Tax Policy | Page 4 | Alliance to Save Energy

Tax Policy

Tax Policy

Tax incentives are a proven tool for encouraging consumers and businesses to adopt energy efficiency, stimulating construction, manufacturing, and other economic activity while significantly reducing carbon emissions and lowering energy bills.

The Issue

Tax incentives are among the most effective policies available for encouraging consumers and businesses to adopt energy-efficient upgrades. Tax breaks for installing insulation or buying a high-efficiency air conditioner, for example, can have a significant impact in reducing collective energy consumption. In addition to saving consumers and businesses money on utility bills, such incentives can stimulate economic activity, create jobs in manufacturing and installing new equipment, stabilize demand on the grid, and reduce carbon emissions. In fact, a Department of Energy (DOE) study found that increasing tax incentives could avoid carbon emissions at a scale equivalent to eliminating the energy use of half of all U.S. households for an entire year. 

A DOE analysis of a homeowner energy efficiency tax incentive found that increasing the incentive for air conditioners, water heaters, and other equipment and extending the incentive for 10 years would result in a 278% boost in sales of high-efficiency products and $52 billion in consumer energy bill savings. 

Despite these benefits, the U.S. tax code has failed to adequately incentivize energy efficiency, even as tax incentives have been in place for decades for a wide variety of generation sources – from oil and gas to wind, solar and nuclear power. Three primary incentives encouraging efficiency in homes and buildings have had a muted effect in recent years as they have grown outdated and as Congress has allowed them to lapse repeatedly since they were initially adopted in 2005. 

The Solution

The Alliance supports modernizing and expanding key tax incentives to give consumers and businesses the certainty they need to invest. Homes and buildings are particularly important because they account for nearly 40% of U.S. carbon emissions and are likely to be in use for 50 to 100 years. 
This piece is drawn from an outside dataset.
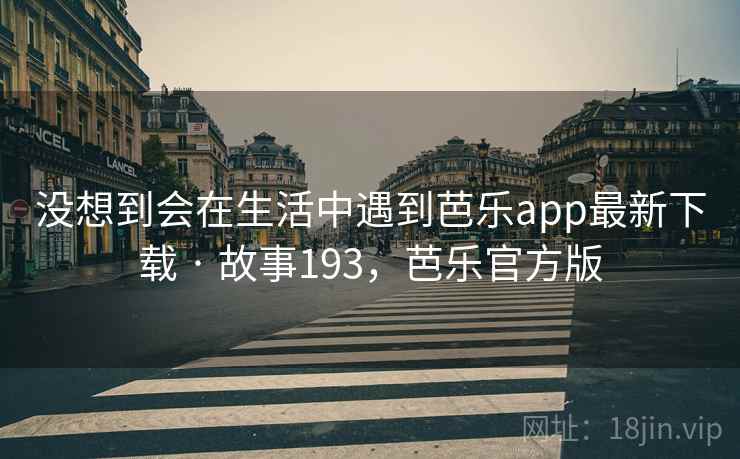 没想到会在生活中遇到芭乐app最新下载 · 故事193,芭乐官方版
In addition to efficiency incentives for homes and buildings, the Alliance strongly supports incentives that improve efficiency in transportation, such as for electric vehicles and mass transit, and in the industrial sector, such as combined heat and power.

Without meaningful efficiency incentives, we are effectively locking in decades of wasted energy, unnecessary consumer costs, and harmful carbon emissions. The absence of incentives is also a missed opportunity to stimulate billions of dollars in economic activity, particularly in the construction and manufacturing industries which account for seven in 10 of the 2.1 million energy efficiency jobs in the U.S.